Анджело подошел с несвойственной ему застенчивостью, потому что Риенцо от природы имел величественную осанку, а со времени достижения им власти она, естественно, приняла более важный и строгий вид, который внушал невольное благоговение всем приближавшимся к трибуну, не исключая и посланников владетельных особ. Трибун улыбнулся, увидав произведенное им впечатление, и от природы любя детей, ласковый ко всем, кроме знатных, поспешил развеять его. Он с любовью взял мальчика на руки, поцеловал его и приласкал.

– Если бы у нас был такой хорошенький сын! – прошептал он Нине; она покраснела и отвернулась.

– Как тебя зовут, мой маленький друг?

– Анджело Виллани.

– Тосканское имя. Во Флоренции есть ученый, который в эту минуту, без сомнения, пишет наши летописи по слуху: его фамилия Виллани. Не родня ли он тебе?

– У меня нет родных, – сказал мальчик отрывисто, – и тем более я буду любить синьору и уважать вас, если позволило.

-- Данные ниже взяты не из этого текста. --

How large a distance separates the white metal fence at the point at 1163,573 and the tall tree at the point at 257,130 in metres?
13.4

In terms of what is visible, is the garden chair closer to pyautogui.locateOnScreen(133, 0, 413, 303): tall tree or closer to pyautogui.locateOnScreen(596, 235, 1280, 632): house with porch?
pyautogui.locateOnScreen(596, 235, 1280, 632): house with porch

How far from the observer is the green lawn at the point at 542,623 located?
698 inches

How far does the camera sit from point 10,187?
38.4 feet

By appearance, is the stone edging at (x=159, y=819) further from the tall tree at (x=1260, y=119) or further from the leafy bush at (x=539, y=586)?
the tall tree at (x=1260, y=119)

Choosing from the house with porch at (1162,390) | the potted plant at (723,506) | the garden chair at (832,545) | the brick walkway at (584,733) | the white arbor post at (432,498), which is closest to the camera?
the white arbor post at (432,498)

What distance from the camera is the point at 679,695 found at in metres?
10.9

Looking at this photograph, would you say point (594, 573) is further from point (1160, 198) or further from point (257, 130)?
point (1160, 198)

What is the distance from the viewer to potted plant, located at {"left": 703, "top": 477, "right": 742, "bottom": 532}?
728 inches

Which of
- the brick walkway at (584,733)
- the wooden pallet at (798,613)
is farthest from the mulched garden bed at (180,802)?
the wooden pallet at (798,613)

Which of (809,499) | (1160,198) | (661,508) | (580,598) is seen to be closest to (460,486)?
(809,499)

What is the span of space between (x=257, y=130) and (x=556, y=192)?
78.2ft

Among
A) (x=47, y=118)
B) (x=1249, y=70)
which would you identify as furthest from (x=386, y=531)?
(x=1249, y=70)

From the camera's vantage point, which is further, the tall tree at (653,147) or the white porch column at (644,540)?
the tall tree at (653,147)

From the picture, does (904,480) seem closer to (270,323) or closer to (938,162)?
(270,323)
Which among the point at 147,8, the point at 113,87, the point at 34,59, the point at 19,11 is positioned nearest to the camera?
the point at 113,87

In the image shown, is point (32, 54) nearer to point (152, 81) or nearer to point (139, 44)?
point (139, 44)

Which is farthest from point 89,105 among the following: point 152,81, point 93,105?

Я римлянин – все римские мальчики уважают Риенцо.

– В самом деле, мой славный мальчик? – сказал трибун, покраснев от удовольствия. – Это хорошее предзнаменование, которое предвещает мне продолжительное благоденствие. – Он опустил мальчика и бросился на подушки. Нина присела на низкой скамейке возле.

– Останемся одни, – сказал он, и Нина дала своим прислужницам знак удалиться.

– Возьмите с собой моего нового пажа, – прибавила она. – Он слишком недавно из дому и, может быть, не в состоянии будет забавляться обществом своих резвых товарищей.

Когда они остались наедине, Нина рассказала Риенцо о событиях утра. Хотя, по-видимому, он слушал ее, но он смотрел рассеянно и очевидно был углублен в другие мысли. Наконец, когда она кончила, он сказал:

– Хорошо. Нина; ты поступила, как всегда, с добротой и благородством; поговорим о другом. Мне грозит опасность.

– Опасность! – повторила Нина, бледнея.

– Слово это не должно пугать тебя, твой дух похож на мой; он презирает страх. Поэтому, Нина, во всем Риме ты единственный мой поверенный. Небо дало мне тебя в супруги не только для того, чтобы радовать меня твоей красотой, но и для того, чтобы ободрять меня твоим советом и поддерживать твоим мужеством.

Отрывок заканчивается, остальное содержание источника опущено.